## Raw records
========================

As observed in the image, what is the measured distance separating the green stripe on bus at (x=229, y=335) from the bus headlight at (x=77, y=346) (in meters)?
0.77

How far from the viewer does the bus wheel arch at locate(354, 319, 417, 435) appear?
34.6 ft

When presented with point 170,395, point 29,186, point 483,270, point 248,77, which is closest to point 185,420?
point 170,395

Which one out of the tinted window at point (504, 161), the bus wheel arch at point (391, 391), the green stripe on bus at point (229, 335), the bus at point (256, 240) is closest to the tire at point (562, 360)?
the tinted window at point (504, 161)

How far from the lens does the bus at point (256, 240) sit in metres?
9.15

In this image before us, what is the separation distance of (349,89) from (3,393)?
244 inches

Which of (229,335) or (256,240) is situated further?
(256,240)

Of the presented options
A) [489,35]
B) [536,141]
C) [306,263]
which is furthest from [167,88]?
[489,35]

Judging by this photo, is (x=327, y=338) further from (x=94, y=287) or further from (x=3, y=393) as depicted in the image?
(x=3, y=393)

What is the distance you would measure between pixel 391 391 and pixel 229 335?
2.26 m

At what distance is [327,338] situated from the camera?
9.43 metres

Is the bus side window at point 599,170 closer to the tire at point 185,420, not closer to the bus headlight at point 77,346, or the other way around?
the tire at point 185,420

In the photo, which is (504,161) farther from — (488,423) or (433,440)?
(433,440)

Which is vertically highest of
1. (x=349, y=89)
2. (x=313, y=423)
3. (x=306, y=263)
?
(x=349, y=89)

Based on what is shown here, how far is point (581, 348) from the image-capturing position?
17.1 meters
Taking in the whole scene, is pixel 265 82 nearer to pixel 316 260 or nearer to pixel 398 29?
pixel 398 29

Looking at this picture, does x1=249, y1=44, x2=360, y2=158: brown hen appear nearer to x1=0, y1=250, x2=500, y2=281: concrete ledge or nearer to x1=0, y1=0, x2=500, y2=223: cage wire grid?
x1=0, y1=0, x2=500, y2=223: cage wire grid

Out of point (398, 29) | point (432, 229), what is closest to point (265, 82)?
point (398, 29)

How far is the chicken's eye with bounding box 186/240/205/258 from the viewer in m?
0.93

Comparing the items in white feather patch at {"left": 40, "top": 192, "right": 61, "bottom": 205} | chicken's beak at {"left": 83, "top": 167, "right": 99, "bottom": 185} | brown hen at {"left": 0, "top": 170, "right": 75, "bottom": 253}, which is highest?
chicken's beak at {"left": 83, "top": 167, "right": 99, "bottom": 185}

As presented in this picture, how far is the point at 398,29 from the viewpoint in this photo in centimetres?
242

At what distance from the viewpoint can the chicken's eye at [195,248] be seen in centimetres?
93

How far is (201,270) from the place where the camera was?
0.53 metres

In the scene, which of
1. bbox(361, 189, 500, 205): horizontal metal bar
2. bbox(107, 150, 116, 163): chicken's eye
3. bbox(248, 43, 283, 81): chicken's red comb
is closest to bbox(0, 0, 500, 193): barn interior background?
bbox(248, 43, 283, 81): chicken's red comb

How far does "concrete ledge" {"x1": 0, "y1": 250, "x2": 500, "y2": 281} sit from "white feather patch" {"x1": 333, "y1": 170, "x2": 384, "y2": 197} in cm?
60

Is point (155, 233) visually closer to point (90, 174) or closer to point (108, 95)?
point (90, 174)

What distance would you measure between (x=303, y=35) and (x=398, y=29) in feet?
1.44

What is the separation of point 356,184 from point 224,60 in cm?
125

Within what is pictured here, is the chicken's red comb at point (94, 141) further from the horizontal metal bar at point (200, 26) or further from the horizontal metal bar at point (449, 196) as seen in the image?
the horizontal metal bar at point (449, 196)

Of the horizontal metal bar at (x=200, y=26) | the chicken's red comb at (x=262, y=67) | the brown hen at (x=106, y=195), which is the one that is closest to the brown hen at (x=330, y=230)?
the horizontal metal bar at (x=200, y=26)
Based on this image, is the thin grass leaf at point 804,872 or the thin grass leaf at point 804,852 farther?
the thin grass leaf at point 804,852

========================

Write out the full set of records exactly as given.

## CORRECT RESULT
As observed in the image, what is the measured distance separating the green stripe on bus at (x=229, y=335) from the bus headlight at (x=77, y=346) (in meters)?
0.77

How far from the viewer does the bus wheel arch at locate(354, 319, 417, 435) appear?
34.6 ft

When presented with point 170,395, point 29,186, point 483,270, point 248,77, which is closest to point 185,420?
point 170,395

Which one out of the tinted window at point (504, 161), the bus wheel arch at point (391, 391), the green stripe on bus at point (229, 335), the bus at point (256, 240) is closest to the tire at point (562, 360)?
the tinted window at point (504, 161)

How far from the lens does the bus at point (256, 240) sit in metres?
9.15

In this image before us, what is the separation distance of (349,89) from (3,393)?
244 inches

Which of (229,335) or (256,240) is situated further?
(256,240)

Of the presented options
A) [489,35]
B) [536,141]
C) [306,263]
which is furthest from [167,88]?
[489,35]

Judging by this photo, is (x=327, y=338) further from (x=94, y=287) or further from (x=3, y=393) as depicted in the image?
(x=3, y=393)

What is the distance you would measure between pixel 391 391 and pixel 229 335?
2.26 m

At what distance is [327,338] situated from the camera?
9.43 metres

Is the bus side window at point 599,170 closer to the tire at point 185,420, not closer to the bus headlight at point 77,346, or the other way around?
the tire at point 185,420

In the photo, which is (504,161) farther from — (488,423) or (433,440)?
(433,440)

Which is vertically highest of
1. (x=349, y=89)
2. (x=313, y=423)
3. (x=306, y=263)
?
(x=349, y=89)

Based on what is shown here, how far is point (581, 348) from the image-capturing position?
17.1 meters
Taking in the whole scene, is pixel 265 82 nearer to pixel 316 260 or nearer to pixel 398 29?
pixel 398 29

Looking at this picture, does x1=249, y1=44, x2=360, y2=158: brown hen appear nearer to x1=0, y1=250, x2=500, y2=281: concrete ledge or nearer to x1=0, y1=0, x2=500, y2=223: cage wire grid?
x1=0, y1=0, x2=500, y2=223: cage wire grid

Out of point (398, 29) | point (432, 229), what is closest to point (265, 82)?
point (398, 29)

How far is the chicken's eye with bounding box 186/240/205/258 from the viewer in m?
0.93

Comparing the items in white feather patch at {"left": 40, "top": 192, "right": 61, "bottom": 205} | chicken's beak at {"left": 83, "top": 167, "right": 99, "bottom": 185} | brown hen at {"left": 0, "top": 170, "right": 75, "bottom": 253}, which is highest?
chicken's beak at {"left": 83, "top": 167, "right": 99, "bottom": 185}

As presented in this picture, how far is the point at 398,29 from the viewpoint in this photo in centimetres?
242

At what distance from the viewpoint can the chicken's eye at [195,248] be seen in centimetres?
93

How far is (201,270) from the place where the camera was?
0.53 metres

In the scene, which of
1. bbox(361, 189, 500, 205): horizontal metal bar
2. bbox(107, 150, 116, 163): chicken's eye
3. bbox(248, 43, 283, 81): chicken's red comb
is closest to bbox(0, 0, 500, 193): barn interior background?
bbox(248, 43, 283, 81): chicken's red comb

How far does "concrete ledge" {"x1": 0, "y1": 250, "x2": 500, "y2": 281} sit from "white feather patch" {"x1": 333, "y1": 170, "x2": 384, "y2": 197} in cm?
60

Is point (155, 233) visually closer to point (90, 174) or closer to point (108, 95)?
point (90, 174)

What distance would you measure between (x=303, y=35) and (x=398, y=29) in feet?
1.44

What is the separation of point 356,184 from point 224,60 in cm?
125

Within what is pictured here, is the chicken's red comb at point (94, 141) further from the horizontal metal bar at point (200, 26) or further from the horizontal metal bar at point (449, 196) as seen in the image?
the horizontal metal bar at point (449, 196)

Of the horizontal metal bar at (x=200, y=26) | the chicken's red comb at (x=262, y=67) | the brown hen at (x=106, y=195), which is the one that is closest to the brown hen at (x=330, y=230)?
the horizontal metal bar at (x=200, y=26)
Based on this image, is the thin grass leaf at point 804,872 or the thin grass leaf at point 804,852 farther?
the thin grass leaf at point 804,852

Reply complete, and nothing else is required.